- **EXERCISE BRIEF**
Rewrite everything in the article on philosophers and theory from "When Philosophers Are" down to "the 17th century.", putting "forum" in place of "symposium".

- **PAGE EXTRACT**

When Philosophers Are Blinded By Theory
03-18-2020By Roger Berkowitz
The European Journal of Psychoanalysis has published a symposium “Coronavirus and Philosophers.” It begins with an excerpt from Michel Foucault’s Discipline and Punish about the quarantine of a town during the plague in the 17th century.
The plague is met by order; its function is to sort out every possible confusion: that of the disease, which is transmitted when bodies are mixed together; that of the evil, which is increased when fear and death overcome prohibitions. It lays down for each individual his place, his body, his disease and his death, his well-being, by means of an omnipresent and omniscient power that subdivides itself in a regular, uninterrupted way even to the ultimate determination of the individual, of what characterizes him, of what belongs to him, of what happens to him. Against the plague, which is a mixture, discipline brings into play its power, which is one of analysis.

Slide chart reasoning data
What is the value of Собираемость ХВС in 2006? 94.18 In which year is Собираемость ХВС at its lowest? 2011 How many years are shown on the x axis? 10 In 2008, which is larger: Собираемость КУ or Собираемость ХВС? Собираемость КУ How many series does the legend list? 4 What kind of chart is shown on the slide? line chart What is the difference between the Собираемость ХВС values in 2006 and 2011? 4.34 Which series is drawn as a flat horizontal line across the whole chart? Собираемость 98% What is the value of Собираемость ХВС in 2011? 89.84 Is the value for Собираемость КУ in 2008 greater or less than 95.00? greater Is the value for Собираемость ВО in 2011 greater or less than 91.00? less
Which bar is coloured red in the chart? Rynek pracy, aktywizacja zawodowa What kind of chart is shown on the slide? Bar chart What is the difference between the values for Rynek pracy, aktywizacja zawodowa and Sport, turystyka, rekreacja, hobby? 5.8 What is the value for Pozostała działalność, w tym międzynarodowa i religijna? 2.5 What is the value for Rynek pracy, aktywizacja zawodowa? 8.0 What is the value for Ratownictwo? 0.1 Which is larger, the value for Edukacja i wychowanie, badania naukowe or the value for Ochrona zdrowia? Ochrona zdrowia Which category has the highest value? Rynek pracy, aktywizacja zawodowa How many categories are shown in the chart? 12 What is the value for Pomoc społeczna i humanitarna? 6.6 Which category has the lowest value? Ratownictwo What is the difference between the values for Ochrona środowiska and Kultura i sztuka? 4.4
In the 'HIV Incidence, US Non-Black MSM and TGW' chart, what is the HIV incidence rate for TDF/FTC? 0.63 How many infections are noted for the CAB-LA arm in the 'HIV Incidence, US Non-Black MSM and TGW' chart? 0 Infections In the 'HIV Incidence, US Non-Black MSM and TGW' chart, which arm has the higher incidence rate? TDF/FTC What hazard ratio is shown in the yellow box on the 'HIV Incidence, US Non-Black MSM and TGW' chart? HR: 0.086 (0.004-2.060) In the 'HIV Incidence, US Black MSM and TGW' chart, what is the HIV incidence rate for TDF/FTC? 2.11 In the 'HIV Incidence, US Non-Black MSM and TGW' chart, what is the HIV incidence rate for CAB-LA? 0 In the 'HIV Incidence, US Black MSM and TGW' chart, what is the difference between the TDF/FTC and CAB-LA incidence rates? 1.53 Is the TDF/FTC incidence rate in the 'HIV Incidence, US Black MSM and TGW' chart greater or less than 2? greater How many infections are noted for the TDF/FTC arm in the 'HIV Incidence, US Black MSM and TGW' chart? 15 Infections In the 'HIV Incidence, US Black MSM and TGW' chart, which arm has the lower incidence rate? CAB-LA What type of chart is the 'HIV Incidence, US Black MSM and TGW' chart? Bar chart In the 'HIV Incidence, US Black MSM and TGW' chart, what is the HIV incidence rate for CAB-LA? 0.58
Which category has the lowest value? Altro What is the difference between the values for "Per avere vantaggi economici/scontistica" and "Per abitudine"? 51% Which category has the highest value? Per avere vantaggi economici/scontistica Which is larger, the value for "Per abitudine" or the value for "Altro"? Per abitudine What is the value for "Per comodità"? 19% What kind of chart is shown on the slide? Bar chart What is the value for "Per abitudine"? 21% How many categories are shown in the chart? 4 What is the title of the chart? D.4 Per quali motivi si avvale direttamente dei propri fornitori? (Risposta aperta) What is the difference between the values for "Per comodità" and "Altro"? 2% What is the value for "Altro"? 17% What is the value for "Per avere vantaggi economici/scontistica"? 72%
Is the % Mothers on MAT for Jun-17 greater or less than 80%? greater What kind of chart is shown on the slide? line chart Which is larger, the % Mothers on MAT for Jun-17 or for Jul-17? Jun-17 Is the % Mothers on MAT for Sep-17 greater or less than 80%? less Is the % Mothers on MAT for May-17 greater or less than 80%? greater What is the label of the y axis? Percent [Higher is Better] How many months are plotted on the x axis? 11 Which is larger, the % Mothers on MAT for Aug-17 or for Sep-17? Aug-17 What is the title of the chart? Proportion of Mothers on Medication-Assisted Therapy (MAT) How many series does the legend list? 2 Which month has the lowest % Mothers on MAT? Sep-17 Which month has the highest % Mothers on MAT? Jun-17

- **SOLUTION FOR THIS EXERCISE**
When Philosophers Are Blinded By Theory
03-18-2020By Roger Berkowitz
The European Journal of Psychoanalysis has published a forum “Coronavirus and Philosophers.” It begins with an excerpt from Michel Foucault’s Discipline and Punish about the quarantine of a town during the plague in the 17th century.